→ Records shown
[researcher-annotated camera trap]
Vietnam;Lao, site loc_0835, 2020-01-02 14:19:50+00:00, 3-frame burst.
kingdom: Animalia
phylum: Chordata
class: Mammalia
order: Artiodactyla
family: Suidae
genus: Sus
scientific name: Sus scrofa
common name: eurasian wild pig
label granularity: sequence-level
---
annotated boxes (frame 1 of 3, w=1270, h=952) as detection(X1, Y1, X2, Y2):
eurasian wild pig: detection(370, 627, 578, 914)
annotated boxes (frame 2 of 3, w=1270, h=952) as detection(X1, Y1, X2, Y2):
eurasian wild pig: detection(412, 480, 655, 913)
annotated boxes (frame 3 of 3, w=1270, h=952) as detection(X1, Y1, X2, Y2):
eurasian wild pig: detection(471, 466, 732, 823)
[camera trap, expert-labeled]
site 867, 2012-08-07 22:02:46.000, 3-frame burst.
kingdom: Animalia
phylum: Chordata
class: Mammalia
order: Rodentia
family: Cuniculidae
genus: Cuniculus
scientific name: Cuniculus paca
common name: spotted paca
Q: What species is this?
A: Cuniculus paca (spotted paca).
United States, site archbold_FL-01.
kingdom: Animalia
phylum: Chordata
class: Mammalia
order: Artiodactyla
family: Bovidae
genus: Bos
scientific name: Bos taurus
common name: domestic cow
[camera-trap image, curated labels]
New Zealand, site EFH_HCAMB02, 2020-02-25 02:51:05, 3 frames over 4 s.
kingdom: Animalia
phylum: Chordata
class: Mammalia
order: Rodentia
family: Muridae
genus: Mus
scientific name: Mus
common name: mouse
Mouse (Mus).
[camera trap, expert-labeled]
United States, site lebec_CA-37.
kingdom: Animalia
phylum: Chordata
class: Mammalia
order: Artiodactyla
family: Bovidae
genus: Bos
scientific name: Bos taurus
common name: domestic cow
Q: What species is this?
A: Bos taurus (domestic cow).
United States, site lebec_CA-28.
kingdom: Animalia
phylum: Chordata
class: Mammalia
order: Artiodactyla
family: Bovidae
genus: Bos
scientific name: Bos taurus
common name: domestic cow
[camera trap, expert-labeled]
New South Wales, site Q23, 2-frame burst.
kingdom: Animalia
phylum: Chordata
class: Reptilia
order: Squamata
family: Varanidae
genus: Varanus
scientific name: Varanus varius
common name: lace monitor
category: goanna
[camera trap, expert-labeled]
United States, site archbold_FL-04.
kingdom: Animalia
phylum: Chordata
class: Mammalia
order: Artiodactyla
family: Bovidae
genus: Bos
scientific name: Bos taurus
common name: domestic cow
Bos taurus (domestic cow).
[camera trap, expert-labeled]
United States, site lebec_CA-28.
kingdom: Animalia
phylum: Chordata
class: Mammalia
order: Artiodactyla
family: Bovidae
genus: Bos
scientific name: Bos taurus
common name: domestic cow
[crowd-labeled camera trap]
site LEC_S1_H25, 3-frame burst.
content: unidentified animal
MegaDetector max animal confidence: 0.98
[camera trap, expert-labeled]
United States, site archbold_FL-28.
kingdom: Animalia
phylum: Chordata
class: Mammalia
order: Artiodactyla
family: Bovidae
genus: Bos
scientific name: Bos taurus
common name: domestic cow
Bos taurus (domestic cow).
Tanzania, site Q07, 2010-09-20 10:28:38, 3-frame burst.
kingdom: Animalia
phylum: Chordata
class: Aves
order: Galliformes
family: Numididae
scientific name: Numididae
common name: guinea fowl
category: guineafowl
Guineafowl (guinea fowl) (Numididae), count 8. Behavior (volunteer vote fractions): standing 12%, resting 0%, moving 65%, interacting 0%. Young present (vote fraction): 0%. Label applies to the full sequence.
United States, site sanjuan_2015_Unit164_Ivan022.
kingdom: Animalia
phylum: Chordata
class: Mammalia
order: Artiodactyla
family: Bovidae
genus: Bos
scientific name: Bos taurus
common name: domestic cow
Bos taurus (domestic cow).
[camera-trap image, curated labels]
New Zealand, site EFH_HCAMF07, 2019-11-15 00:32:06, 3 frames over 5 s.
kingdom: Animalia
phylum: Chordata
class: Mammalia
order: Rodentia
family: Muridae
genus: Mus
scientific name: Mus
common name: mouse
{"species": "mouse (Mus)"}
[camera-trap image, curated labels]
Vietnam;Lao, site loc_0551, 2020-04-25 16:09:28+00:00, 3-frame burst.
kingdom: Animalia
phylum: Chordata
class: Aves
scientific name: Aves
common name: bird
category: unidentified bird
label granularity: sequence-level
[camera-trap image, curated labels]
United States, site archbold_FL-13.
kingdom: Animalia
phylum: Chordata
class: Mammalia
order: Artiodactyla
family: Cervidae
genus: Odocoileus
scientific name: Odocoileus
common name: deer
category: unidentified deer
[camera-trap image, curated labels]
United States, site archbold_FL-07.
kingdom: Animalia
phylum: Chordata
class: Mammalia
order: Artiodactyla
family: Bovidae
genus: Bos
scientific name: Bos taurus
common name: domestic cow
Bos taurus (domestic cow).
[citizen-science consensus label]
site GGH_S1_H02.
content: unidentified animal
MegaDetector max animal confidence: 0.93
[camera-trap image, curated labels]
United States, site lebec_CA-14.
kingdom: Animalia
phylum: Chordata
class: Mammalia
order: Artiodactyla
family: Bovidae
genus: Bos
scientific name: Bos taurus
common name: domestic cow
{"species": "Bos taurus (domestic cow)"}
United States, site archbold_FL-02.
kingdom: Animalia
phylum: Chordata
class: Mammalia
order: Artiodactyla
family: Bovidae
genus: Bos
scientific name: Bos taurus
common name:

→ What you should do
Find and copy each line of the data where "MegaDetector" is present.

→ Task output
MegaDetector max animal confidence: 0.98
MegaDetector max animal confidence: 0.93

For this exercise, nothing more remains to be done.